April 14, 2014

By Dr. Samer Attar

One night after an airstrike, strangers found an unresponsive boy on the street near the hospital and brought him to us.  He had no pulse and had a hole the size of a tennis ball in his thigh.  His leg was essentially trying to disconnect itself from the rest of his body.

He was brought into the emergency room, and immediately everyone played a role with precision and efficiency. One medic was doing CPR, others were putting in IVs.  Another medic used his fingers to pinch the femoral artery and stop the bleeding. After CPR and intravenous fluids, we got a pulse and took him down to the operating room, clamped his femoral artery, and placed an external fixator across his femur to stabilize his fracture. A vascular surgeon was then able to harvest a superficial vein from the boy’s other leg. He survived and he got to keep his leg.
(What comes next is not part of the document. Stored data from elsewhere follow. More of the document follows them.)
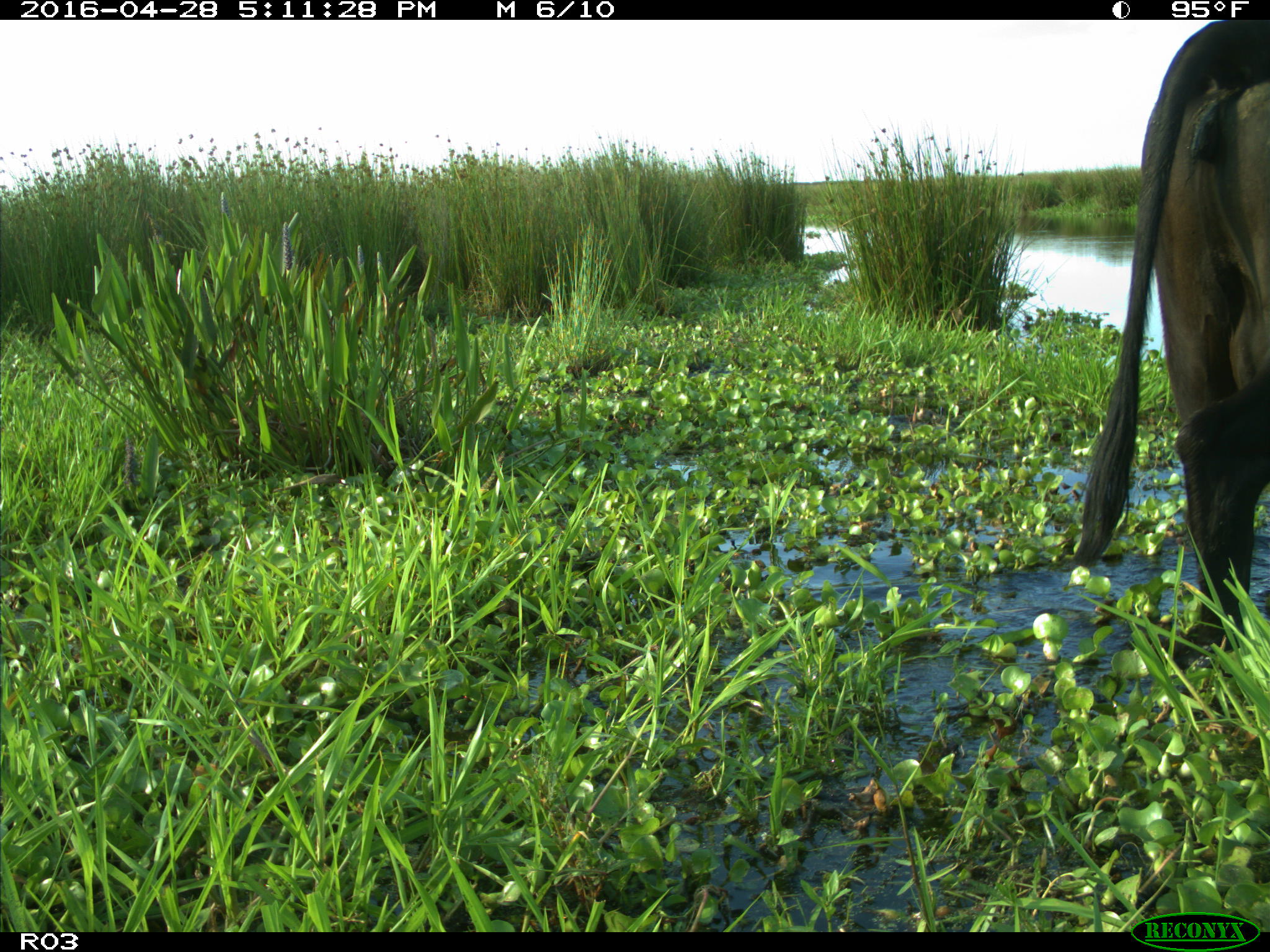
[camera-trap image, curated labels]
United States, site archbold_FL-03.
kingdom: Animalia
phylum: Chordata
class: Mammalia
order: Artiodactyla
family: Bovidae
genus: Bos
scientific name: Bos taurus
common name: domestic cow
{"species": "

That night he woke up and told us his name.  The next day his dad found him alive at the hospital.
It’s the everyday actions of a remarkable group of medics working together and it’s the small things like a father reuniting with his son that help keep the despair and the horror at bay in Syria.

The hospital I volunteered at was predominantly funded and supported by SAMS, and everyone who worked there knew that.  Hospitals like this one are havens that can save lives and limbs literally hanging on by a thread, and they are staffed full-time by local Syrian doctors and nurses who had the means to leave Syria but choose to stay and risk their lives to save others.